Problem details: Below is a listing. Write out each line in it that contains the string "found". Count a match only when the case is the same.

Dataset records:
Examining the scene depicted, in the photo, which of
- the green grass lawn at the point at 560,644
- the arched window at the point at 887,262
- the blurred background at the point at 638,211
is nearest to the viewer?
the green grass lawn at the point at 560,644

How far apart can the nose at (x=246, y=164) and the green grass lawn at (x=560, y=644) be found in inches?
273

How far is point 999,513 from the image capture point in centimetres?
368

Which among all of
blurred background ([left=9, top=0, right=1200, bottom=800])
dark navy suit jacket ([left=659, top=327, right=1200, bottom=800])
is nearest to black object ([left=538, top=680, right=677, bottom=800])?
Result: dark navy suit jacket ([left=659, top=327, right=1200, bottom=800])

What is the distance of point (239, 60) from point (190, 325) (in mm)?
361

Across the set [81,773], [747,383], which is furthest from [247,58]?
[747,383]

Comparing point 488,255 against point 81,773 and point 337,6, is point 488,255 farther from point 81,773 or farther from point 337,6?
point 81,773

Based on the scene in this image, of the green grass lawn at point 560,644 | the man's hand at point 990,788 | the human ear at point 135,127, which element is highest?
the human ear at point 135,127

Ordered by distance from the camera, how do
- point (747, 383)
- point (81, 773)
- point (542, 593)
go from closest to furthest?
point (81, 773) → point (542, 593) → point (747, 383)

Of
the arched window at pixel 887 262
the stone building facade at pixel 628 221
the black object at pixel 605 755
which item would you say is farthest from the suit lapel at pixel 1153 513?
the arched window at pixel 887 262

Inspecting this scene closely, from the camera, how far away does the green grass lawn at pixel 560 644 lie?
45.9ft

---

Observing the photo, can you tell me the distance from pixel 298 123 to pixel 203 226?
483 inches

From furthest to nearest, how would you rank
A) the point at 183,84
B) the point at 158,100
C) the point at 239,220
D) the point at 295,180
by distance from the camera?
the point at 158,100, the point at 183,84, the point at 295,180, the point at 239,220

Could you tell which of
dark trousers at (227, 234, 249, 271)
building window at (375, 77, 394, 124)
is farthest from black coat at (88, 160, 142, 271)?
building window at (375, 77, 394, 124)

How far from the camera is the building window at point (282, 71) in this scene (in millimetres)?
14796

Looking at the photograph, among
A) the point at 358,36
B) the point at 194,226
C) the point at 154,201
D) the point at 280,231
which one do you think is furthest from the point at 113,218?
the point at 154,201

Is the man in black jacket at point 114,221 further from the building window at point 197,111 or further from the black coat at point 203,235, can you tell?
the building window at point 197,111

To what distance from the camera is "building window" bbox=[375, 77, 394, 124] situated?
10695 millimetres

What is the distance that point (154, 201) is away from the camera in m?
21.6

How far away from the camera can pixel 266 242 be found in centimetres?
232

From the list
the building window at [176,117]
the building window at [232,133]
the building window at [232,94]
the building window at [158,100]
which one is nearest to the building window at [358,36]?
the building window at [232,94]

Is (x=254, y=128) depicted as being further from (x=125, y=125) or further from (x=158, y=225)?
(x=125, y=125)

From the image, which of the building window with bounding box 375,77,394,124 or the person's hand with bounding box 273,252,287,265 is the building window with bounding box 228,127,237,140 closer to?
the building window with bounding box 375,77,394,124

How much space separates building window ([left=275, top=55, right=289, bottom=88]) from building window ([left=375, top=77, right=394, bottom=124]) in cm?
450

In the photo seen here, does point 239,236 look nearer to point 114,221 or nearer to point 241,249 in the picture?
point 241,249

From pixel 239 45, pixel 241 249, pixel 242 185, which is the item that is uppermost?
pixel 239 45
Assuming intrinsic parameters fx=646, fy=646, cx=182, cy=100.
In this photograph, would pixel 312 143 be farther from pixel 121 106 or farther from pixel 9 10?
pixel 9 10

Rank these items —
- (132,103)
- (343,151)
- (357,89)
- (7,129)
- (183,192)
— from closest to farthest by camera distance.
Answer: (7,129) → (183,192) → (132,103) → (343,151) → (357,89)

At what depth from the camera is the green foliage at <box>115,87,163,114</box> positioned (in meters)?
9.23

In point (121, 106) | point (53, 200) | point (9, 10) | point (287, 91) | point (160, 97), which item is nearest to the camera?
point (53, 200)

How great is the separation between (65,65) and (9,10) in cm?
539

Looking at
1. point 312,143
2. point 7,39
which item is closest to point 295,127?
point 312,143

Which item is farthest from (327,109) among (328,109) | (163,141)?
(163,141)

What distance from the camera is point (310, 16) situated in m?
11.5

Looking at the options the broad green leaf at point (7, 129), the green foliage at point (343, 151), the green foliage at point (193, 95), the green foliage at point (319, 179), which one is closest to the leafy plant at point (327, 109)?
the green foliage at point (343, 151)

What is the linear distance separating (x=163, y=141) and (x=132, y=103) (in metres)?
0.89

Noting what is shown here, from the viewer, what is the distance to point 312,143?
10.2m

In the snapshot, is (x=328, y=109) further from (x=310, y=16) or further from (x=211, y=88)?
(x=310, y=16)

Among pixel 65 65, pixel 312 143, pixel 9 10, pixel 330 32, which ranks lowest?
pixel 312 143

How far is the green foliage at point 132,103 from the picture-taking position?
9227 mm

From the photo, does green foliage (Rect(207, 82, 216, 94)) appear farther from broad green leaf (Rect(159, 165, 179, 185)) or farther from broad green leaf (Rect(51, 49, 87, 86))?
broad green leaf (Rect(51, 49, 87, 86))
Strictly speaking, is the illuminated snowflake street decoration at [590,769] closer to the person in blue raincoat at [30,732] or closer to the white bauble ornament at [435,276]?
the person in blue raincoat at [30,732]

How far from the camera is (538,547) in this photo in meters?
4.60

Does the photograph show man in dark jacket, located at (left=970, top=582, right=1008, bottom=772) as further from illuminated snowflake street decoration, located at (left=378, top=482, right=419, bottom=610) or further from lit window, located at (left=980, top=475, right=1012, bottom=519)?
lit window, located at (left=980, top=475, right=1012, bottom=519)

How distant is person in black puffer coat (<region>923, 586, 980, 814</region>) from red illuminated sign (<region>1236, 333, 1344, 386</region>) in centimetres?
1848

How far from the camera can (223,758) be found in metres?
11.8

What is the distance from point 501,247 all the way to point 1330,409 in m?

---

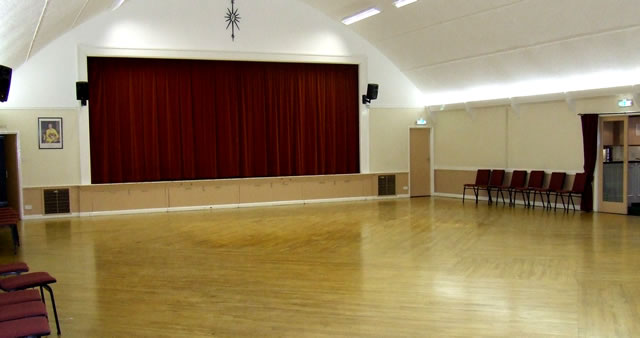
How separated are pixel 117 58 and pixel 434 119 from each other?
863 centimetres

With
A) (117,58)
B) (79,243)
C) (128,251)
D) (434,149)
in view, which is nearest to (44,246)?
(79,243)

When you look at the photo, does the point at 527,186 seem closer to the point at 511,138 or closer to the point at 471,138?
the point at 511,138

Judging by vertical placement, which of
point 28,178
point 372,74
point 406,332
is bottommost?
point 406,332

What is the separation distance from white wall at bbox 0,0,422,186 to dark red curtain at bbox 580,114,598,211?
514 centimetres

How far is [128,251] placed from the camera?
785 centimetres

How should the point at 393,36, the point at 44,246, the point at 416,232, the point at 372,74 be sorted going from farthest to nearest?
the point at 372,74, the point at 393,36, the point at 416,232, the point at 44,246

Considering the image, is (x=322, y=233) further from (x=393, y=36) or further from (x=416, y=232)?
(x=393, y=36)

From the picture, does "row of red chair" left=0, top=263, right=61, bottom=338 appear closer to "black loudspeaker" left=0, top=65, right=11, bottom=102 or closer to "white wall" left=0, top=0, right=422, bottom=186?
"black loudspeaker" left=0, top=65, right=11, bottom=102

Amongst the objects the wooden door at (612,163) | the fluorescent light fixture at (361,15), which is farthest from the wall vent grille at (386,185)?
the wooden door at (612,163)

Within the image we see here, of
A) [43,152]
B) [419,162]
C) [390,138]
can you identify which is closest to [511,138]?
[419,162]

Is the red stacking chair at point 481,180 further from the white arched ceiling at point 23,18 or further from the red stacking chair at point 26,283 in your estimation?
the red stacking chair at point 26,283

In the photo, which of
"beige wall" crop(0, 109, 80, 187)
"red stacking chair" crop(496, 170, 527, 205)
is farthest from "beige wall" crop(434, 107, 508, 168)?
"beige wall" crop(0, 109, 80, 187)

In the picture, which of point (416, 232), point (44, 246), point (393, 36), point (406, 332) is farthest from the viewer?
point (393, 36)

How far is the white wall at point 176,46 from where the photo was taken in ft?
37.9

Answer to the problem:
How far apart can the nose at (x=246, y=164) and the green grass lawn at (x=560, y=644) be found in inches?
How far away from the camera can pixel 266 242 be found in centimetres?
How far from the camera can (223,758) be found in metres?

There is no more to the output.